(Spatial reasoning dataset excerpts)
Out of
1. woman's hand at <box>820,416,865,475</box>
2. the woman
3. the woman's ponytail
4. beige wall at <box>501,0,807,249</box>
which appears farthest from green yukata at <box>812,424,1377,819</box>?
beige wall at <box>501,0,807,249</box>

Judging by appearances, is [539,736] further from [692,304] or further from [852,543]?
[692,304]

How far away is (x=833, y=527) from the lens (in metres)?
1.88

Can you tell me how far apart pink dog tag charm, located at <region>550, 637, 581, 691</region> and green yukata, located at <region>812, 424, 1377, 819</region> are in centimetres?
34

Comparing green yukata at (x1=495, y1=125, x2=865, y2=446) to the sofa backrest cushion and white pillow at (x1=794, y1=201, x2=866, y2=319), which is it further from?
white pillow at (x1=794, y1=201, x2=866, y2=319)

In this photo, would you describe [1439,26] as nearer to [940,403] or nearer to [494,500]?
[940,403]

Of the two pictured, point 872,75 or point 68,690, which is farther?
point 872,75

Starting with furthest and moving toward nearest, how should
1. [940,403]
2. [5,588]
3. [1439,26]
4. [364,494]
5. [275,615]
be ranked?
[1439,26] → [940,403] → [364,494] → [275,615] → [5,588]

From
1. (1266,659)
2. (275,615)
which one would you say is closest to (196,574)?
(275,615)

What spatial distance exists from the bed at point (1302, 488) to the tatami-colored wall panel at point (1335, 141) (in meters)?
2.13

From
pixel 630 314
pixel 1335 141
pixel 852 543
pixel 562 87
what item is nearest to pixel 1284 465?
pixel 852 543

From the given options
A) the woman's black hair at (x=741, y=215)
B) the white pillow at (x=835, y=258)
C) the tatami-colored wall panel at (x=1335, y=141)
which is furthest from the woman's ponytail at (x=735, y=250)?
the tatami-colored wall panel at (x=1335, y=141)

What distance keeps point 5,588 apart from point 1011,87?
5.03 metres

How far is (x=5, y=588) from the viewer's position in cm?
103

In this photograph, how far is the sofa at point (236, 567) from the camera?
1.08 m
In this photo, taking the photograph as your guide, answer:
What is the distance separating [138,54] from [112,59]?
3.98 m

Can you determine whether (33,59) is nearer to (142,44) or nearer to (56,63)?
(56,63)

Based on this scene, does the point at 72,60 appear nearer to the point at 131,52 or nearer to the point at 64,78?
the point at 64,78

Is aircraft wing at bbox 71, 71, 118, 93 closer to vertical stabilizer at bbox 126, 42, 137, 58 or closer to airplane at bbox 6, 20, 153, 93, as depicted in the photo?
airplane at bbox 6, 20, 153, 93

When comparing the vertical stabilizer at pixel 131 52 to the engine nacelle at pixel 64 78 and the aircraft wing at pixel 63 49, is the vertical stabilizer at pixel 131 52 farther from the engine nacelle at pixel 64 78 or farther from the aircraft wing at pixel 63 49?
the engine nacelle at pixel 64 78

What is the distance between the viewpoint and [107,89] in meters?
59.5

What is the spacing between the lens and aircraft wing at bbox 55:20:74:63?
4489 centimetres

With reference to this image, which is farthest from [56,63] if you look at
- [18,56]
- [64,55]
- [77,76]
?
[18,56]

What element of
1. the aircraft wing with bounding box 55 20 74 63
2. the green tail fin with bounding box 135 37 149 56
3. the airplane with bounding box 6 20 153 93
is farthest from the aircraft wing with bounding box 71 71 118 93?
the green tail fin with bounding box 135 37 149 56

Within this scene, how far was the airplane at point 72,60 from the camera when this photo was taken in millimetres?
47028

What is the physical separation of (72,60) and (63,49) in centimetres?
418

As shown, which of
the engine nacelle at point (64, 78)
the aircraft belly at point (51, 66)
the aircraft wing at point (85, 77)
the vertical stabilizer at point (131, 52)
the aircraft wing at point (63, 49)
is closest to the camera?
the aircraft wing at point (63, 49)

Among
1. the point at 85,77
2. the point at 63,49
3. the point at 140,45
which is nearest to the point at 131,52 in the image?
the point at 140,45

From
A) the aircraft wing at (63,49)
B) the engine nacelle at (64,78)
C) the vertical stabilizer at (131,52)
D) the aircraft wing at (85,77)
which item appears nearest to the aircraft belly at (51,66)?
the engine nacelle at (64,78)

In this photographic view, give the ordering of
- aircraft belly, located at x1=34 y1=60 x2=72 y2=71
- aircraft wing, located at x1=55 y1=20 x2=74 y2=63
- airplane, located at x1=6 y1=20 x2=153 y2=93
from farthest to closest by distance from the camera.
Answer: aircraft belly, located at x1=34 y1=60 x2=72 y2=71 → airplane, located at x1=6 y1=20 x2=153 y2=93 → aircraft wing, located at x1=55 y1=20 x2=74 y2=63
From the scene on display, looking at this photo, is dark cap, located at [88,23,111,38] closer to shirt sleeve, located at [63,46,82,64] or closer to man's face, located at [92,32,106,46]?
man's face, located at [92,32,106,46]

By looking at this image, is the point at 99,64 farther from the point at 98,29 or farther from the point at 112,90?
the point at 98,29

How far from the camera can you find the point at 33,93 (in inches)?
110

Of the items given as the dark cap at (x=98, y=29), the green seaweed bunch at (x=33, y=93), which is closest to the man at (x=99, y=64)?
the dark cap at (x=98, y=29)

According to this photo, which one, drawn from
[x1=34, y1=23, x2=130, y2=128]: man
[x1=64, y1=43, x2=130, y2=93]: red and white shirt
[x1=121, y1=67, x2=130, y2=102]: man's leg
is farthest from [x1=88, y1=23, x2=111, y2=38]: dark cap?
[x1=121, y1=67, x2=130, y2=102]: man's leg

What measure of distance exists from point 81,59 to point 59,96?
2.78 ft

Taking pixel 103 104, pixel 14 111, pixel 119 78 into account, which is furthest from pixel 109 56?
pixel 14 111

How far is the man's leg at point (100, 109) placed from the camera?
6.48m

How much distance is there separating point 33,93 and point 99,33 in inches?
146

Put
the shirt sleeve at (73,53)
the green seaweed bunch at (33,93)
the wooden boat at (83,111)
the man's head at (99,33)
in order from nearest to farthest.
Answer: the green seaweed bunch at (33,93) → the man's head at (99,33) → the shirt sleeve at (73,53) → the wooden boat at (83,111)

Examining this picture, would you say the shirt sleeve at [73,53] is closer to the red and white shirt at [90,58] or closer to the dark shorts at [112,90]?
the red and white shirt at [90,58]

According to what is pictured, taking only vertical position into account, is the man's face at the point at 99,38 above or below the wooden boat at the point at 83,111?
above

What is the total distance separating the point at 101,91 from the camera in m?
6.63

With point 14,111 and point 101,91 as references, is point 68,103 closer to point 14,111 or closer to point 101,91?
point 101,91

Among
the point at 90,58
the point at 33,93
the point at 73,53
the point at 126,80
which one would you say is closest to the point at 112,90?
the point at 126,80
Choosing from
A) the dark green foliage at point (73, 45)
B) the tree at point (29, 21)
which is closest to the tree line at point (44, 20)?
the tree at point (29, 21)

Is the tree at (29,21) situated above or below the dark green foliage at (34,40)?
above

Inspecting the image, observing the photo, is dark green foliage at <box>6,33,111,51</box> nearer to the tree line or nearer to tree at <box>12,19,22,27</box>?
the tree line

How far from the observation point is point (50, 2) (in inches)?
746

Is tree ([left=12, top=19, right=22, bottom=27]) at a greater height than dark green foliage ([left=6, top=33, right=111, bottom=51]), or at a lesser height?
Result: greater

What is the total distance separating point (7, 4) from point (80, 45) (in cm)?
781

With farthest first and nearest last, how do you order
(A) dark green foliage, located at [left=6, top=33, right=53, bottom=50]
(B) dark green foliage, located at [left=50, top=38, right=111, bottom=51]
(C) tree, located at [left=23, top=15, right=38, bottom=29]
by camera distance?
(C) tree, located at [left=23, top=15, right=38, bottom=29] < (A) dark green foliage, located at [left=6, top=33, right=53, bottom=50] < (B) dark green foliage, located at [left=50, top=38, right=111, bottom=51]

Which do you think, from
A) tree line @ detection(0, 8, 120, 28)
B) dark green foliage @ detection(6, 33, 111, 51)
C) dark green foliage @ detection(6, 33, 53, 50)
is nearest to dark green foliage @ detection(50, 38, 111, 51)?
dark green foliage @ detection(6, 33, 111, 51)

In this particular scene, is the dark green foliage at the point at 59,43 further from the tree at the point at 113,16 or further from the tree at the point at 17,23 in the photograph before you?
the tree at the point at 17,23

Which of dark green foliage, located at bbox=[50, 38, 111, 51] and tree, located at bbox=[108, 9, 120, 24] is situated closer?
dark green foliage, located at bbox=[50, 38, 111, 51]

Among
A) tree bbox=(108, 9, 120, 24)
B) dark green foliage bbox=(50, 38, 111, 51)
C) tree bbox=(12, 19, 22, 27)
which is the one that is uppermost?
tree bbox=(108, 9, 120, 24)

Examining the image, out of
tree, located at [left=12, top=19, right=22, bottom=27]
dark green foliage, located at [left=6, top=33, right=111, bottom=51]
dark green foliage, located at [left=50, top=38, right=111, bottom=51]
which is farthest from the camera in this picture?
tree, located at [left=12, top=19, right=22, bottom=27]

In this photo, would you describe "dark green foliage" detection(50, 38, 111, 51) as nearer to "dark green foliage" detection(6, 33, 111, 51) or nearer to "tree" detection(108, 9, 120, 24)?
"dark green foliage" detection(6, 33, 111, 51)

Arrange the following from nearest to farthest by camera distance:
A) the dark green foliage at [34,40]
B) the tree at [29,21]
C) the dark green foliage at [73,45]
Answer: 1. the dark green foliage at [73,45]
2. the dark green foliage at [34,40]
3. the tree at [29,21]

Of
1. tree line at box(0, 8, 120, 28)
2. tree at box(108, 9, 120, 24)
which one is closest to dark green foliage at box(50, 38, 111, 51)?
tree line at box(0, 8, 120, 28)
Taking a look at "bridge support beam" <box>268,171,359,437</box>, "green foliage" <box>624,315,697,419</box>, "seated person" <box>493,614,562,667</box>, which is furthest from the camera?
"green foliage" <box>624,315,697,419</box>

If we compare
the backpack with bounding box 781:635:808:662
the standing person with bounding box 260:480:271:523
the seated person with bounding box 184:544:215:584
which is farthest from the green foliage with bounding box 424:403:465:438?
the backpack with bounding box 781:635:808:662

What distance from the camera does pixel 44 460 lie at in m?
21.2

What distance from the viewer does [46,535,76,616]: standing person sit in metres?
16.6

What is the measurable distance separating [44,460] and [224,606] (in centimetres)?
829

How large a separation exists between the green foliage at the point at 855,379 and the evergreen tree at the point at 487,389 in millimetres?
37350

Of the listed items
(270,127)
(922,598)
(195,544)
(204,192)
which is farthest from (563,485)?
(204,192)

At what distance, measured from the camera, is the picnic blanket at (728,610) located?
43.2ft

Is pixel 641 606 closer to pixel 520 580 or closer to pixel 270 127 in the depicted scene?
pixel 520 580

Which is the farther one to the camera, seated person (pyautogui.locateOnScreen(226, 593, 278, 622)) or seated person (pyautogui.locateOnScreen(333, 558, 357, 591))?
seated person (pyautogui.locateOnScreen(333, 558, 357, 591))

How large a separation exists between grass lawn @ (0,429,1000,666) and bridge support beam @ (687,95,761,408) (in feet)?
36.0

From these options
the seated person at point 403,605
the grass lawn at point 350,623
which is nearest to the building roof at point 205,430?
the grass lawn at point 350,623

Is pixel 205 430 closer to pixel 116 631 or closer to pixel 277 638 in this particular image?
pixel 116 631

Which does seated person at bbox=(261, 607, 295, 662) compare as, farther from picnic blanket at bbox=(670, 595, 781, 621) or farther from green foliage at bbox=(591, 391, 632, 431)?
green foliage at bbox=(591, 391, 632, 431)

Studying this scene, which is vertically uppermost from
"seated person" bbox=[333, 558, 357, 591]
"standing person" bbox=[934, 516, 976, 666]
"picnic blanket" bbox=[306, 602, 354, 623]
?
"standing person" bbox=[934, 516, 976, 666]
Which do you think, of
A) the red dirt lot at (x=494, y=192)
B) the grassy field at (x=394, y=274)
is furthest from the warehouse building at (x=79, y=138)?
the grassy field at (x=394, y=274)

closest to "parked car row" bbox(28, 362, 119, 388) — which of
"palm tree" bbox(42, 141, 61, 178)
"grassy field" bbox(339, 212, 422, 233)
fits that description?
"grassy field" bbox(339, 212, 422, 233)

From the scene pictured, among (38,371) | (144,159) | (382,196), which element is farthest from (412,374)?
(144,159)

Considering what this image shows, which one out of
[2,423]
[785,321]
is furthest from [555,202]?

#### Written request
Show every line of the records above that contains the word "picnic". Case counts.

#### Correct response
At what distance, measured from the camera, is the picnic blanket at (728,610) located?
Which does seated person at bbox=(261, 607, 295, 662) compare as, farther from picnic blanket at bbox=(670, 595, 781, 621) or farther from green foliage at bbox=(591, 391, 632, 431)?
"picnic blanket" bbox=[306, 602, 354, 623]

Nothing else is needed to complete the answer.